* INSTRUCTIONS TO FOLLOW *
What you return must be the data below, word for word, without any images.

===== WORKING DATA =====

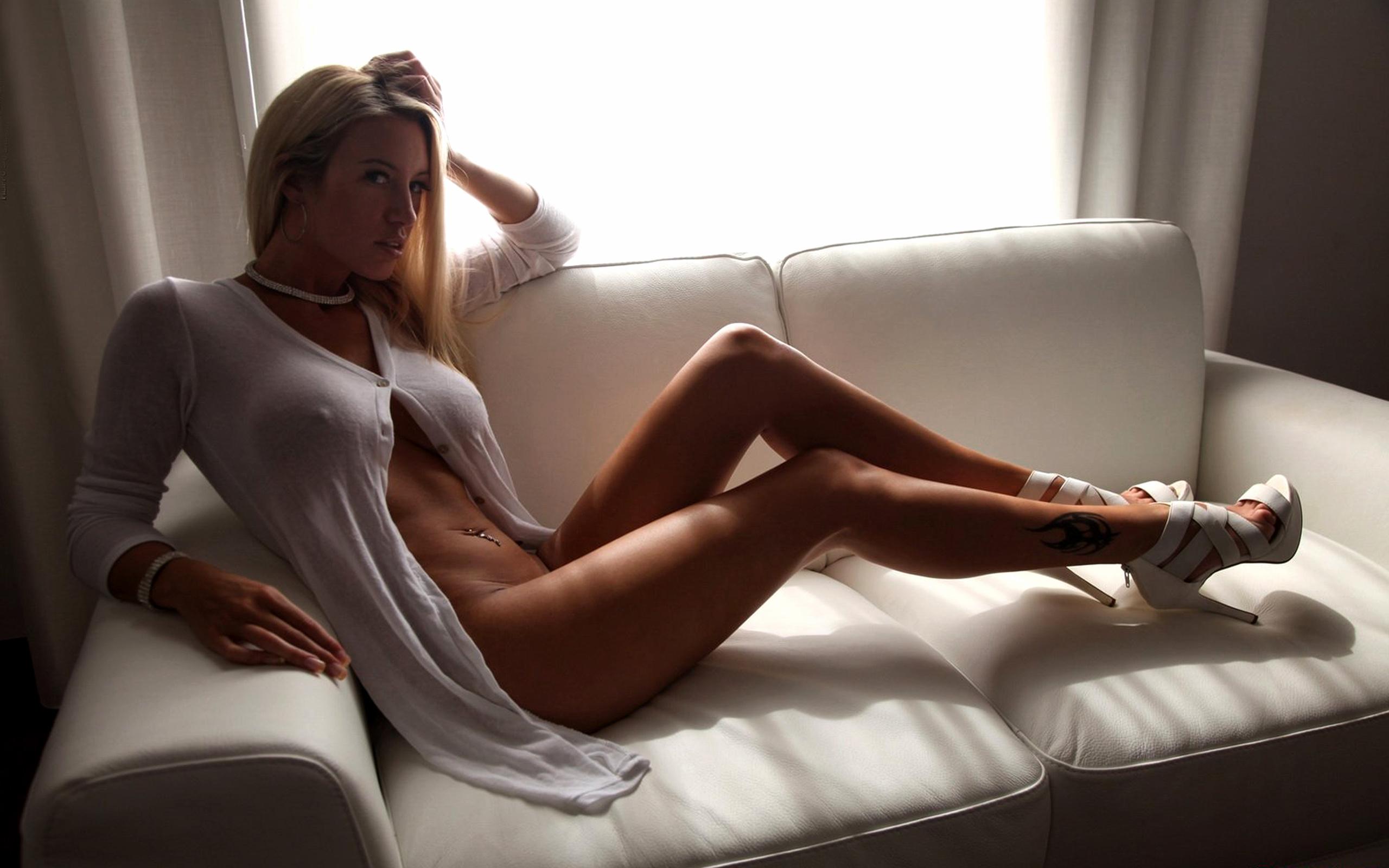 секретарша в белой прозрачной блузке на голое тело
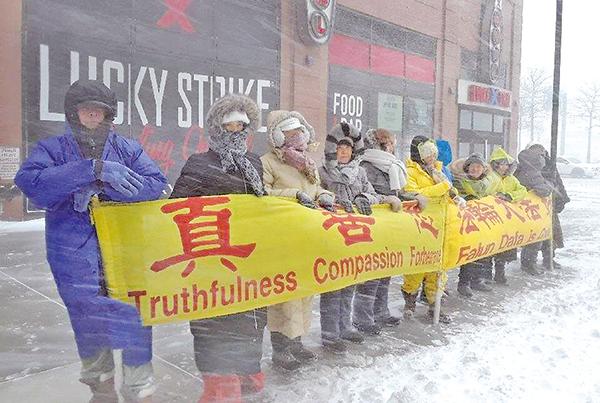 炸彈氣旋風暴襲紐約,法輪功學員頂風冒雪堅持在中領館前講真相以營救在中國受迫害的學員。 (法輪功學員提供)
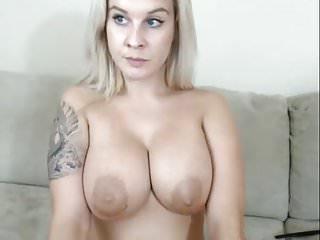 Megans boobs - Megan and her big boobs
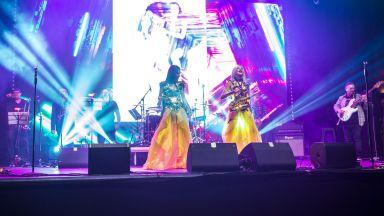Дует Мания отпразнува 20-годишния си юбилей с грандиозно шоу (галерия)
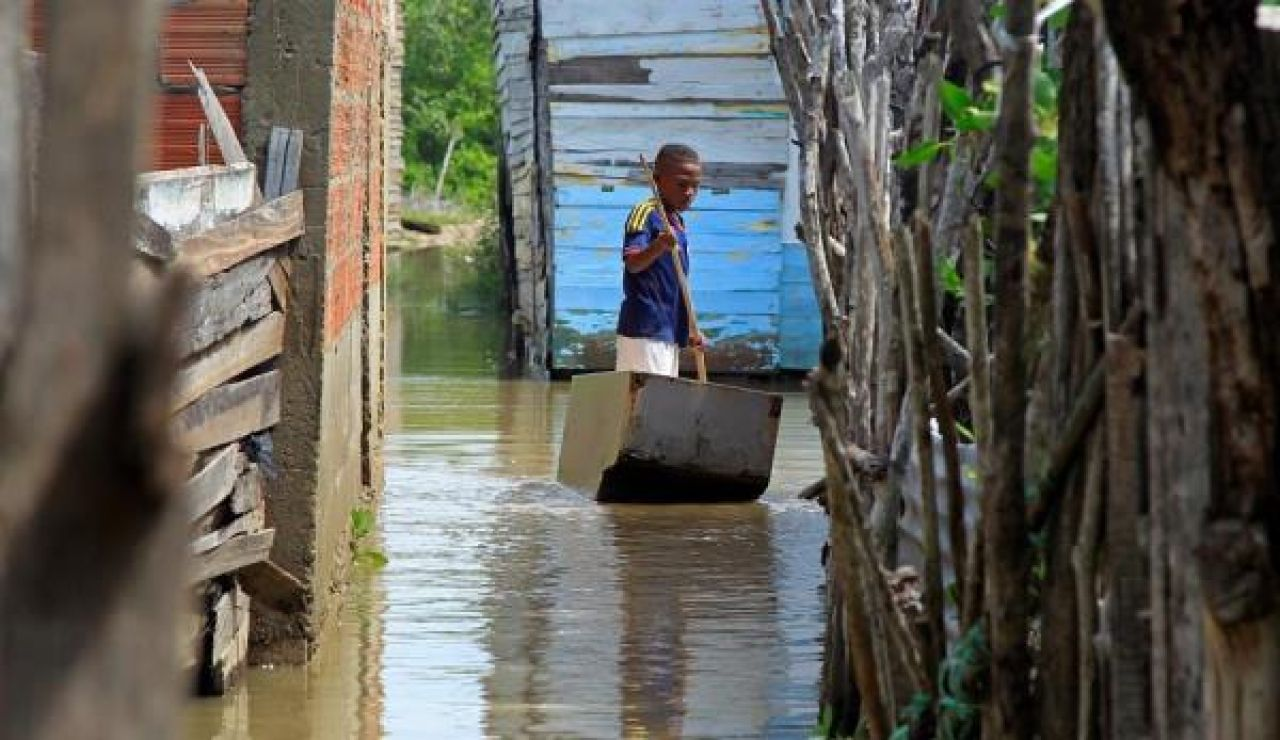 Imagen del huracán Iota a su paso por Colombia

=====

* OUTPUT FOR THIS EXERCISE *
 секретарша в белой прозрачной блузке на голое тело
 炸彈氣旋風暴襲紐約,法輪功學員頂風冒雪堅持在中領館前講真相以營救在中國受迫害的學員。 (法輪功學員提供)
 Megans boobs - Megan and her big boobs
Дует Мания отпразнува 20-годишния си юбилей с грандиозно шоу (галерия)
 Imagen del huracán Iota a su paso por Colombia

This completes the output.